Une étude sur les troubles mentaux chez les pompiers déployés lors de l’incendie qui a ravagé Fort McMurray, en Alberta, en 2016, a révélé que 40 % présentaient des symptômes d’un trouble de stress post-traumatique, 30 % d’un trouble anxieux et 28,5 % d’un trouble dépressif. L’étude a porté sur tous les types de pompiers, pas seulement sur ceux qui s’occupent des incendies de forêt.

Pour de meilleures conditions de travail

Selon les services d’incendie, le début précoce de la saison des incendies signifie que certains pompiers à temps partiel sont envoyés d’urgence sur le terrain ou placés dans des rôles qui devraient nécessiter plus d’expérience et de formation.

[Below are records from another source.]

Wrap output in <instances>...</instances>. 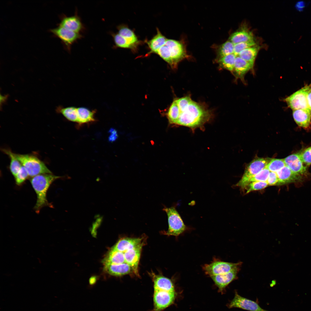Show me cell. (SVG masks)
<instances>
[{
  "label": "cell",
  "instance_id": "6da1fadb",
  "mask_svg": "<svg viewBox=\"0 0 311 311\" xmlns=\"http://www.w3.org/2000/svg\"><path fill=\"white\" fill-rule=\"evenodd\" d=\"M145 236L124 238L119 240L103 260L107 272L115 276L134 274L139 276L138 267L141 253L145 244Z\"/></svg>",
  "mask_w": 311,
  "mask_h": 311
},
{
  "label": "cell",
  "instance_id": "7a4b0ae2",
  "mask_svg": "<svg viewBox=\"0 0 311 311\" xmlns=\"http://www.w3.org/2000/svg\"><path fill=\"white\" fill-rule=\"evenodd\" d=\"M212 116L209 110L192 100L186 108L180 111L175 125L188 128L193 131L198 128L202 129Z\"/></svg>",
  "mask_w": 311,
  "mask_h": 311
},
{
  "label": "cell",
  "instance_id": "3957f363",
  "mask_svg": "<svg viewBox=\"0 0 311 311\" xmlns=\"http://www.w3.org/2000/svg\"><path fill=\"white\" fill-rule=\"evenodd\" d=\"M61 177L52 174H45L36 176L30 179L31 185L37 195V202L34 208L37 213L44 207H52L47 199V191L54 181Z\"/></svg>",
  "mask_w": 311,
  "mask_h": 311
},
{
  "label": "cell",
  "instance_id": "277c9868",
  "mask_svg": "<svg viewBox=\"0 0 311 311\" xmlns=\"http://www.w3.org/2000/svg\"><path fill=\"white\" fill-rule=\"evenodd\" d=\"M155 54L158 55L173 69L177 68L179 63L188 56L181 43L168 39Z\"/></svg>",
  "mask_w": 311,
  "mask_h": 311
},
{
  "label": "cell",
  "instance_id": "5b68a950",
  "mask_svg": "<svg viewBox=\"0 0 311 311\" xmlns=\"http://www.w3.org/2000/svg\"><path fill=\"white\" fill-rule=\"evenodd\" d=\"M14 154L26 169L29 177H32L40 174H52L44 163L37 157L29 154Z\"/></svg>",
  "mask_w": 311,
  "mask_h": 311
},
{
  "label": "cell",
  "instance_id": "8992f818",
  "mask_svg": "<svg viewBox=\"0 0 311 311\" xmlns=\"http://www.w3.org/2000/svg\"><path fill=\"white\" fill-rule=\"evenodd\" d=\"M163 210L166 213L168 227L165 234L168 236H177L184 232L187 229L180 215L175 206L168 208L164 207Z\"/></svg>",
  "mask_w": 311,
  "mask_h": 311
},
{
  "label": "cell",
  "instance_id": "52a82bcc",
  "mask_svg": "<svg viewBox=\"0 0 311 311\" xmlns=\"http://www.w3.org/2000/svg\"><path fill=\"white\" fill-rule=\"evenodd\" d=\"M271 159L267 158H258L253 160L247 166L243 175L236 185L242 188L246 187L253 177L266 168Z\"/></svg>",
  "mask_w": 311,
  "mask_h": 311
},
{
  "label": "cell",
  "instance_id": "ba28073f",
  "mask_svg": "<svg viewBox=\"0 0 311 311\" xmlns=\"http://www.w3.org/2000/svg\"><path fill=\"white\" fill-rule=\"evenodd\" d=\"M153 289L152 311H163L173 303L176 296L175 291Z\"/></svg>",
  "mask_w": 311,
  "mask_h": 311
},
{
  "label": "cell",
  "instance_id": "9c48e42d",
  "mask_svg": "<svg viewBox=\"0 0 311 311\" xmlns=\"http://www.w3.org/2000/svg\"><path fill=\"white\" fill-rule=\"evenodd\" d=\"M242 264V262L234 263L215 258L211 263L204 265L202 268L205 274L210 277L228 273Z\"/></svg>",
  "mask_w": 311,
  "mask_h": 311
},
{
  "label": "cell",
  "instance_id": "30bf717a",
  "mask_svg": "<svg viewBox=\"0 0 311 311\" xmlns=\"http://www.w3.org/2000/svg\"><path fill=\"white\" fill-rule=\"evenodd\" d=\"M309 85H306L285 99L288 106L293 110L298 109H309L307 94Z\"/></svg>",
  "mask_w": 311,
  "mask_h": 311
},
{
  "label": "cell",
  "instance_id": "8fae6325",
  "mask_svg": "<svg viewBox=\"0 0 311 311\" xmlns=\"http://www.w3.org/2000/svg\"><path fill=\"white\" fill-rule=\"evenodd\" d=\"M50 31L55 37L61 40L68 51H70L71 46L74 43L83 37L80 33L58 26L56 28L50 29Z\"/></svg>",
  "mask_w": 311,
  "mask_h": 311
},
{
  "label": "cell",
  "instance_id": "7c38bea8",
  "mask_svg": "<svg viewBox=\"0 0 311 311\" xmlns=\"http://www.w3.org/2000/svg\"><path fill=\"white\" fill-rule=\"evenodd\" d=\"M230 308H237L250 311H263L256 302L243 297L236 292L234 297L229 304Z\"/></svg>",
  "mask_w": 311,
  "mask_h": 311
},
{
  "label": "cell",
  "instance_id": "4fadbf2b",
  "mask_svg": "<svg viewBox=\"0 0 311 311\" xmlns=\"http://www.w3.org/2000/svg\"><path fill=\"white\" fill-rule=\"evenodd\" d=\"M241 265H239L228 273L210 277L220 291H222L230 283L237 278V274Z\"/></svg>",
  "mask_w": 311,
  "mask_h": 311
},
{
  "label": "cell",
  "instance_id": "5bb4252c",
  "mask_svg": "<svg viewBox=\"0 0 311 311\" xmlns=\"http://www.w3.org/2000/svg\"><path fill=\"white\" fill-rule=\"evenodd\" d=\"M58 26L79 33L85 29L80 18L77 13L70 16H62Z\"/></svg>",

Les pompiers forestiers chevronnés à temps plein sont payés « au niveau le plus bas du gouvernement » qui commence à 26 $ l’heure, relève Paul Finch, trésorier du Syndicat général des employés de la Colombie-Britannique, qui représente près de 2000 membres.

Avec un tel salaire, les pompiers « ne peuvent pas élever une famille et prendre leur retraite à un moment décent », croit-il, soulignant que l’enjeu ajoute à la charge mentale des pompiers forestiers, dont plusieurs finissent par quitter pour le secteur privé ou pour entamer une autre carrière, plus lucrative et moins exigeante.

David Greer, directeur de l’engagement stratégique au BC Wildfire Service, mentionne que l’effectif du service est en cours de réévaluation compte tenu de la nouvelle réalité des saisons des incendies. Plus de 100 membres d’équipage ont été convertis en employés à temps plein cette année.

« Nous aimerions certainement voir moins de roulement de personnel et c’est pourquoi nous avons mis l’accent sur la santé et le bien-être des employés, l’apprentissage et le développement, ainsi que sur davantage d’opportunités à temps plein avec un cheminement de carrière », indique-t-il.

Ken McMullen, président de l’Association canadienne des chefs de pompiers, a déclaré que les pompiers volontaires des services municipaux sont de plus en plus sollicités pendant la saison des incendies de forêt et que bon nombre d’entre eux sont des bénévoles.

« Ce n’est tout simplement pas un modèle durable que de compter sur des bénévoles pour trois mois d’activité [incendies de forêt] consécutifs », croit-il.

Son association fait pression sur le gouvernement fédéral pour obtenir une augmentation des incitatifs fiscaux pour les pompiers volontaires, ainsi qu’un financement plus important pour les soutiens en santé mentale et l’équipement spécialisé.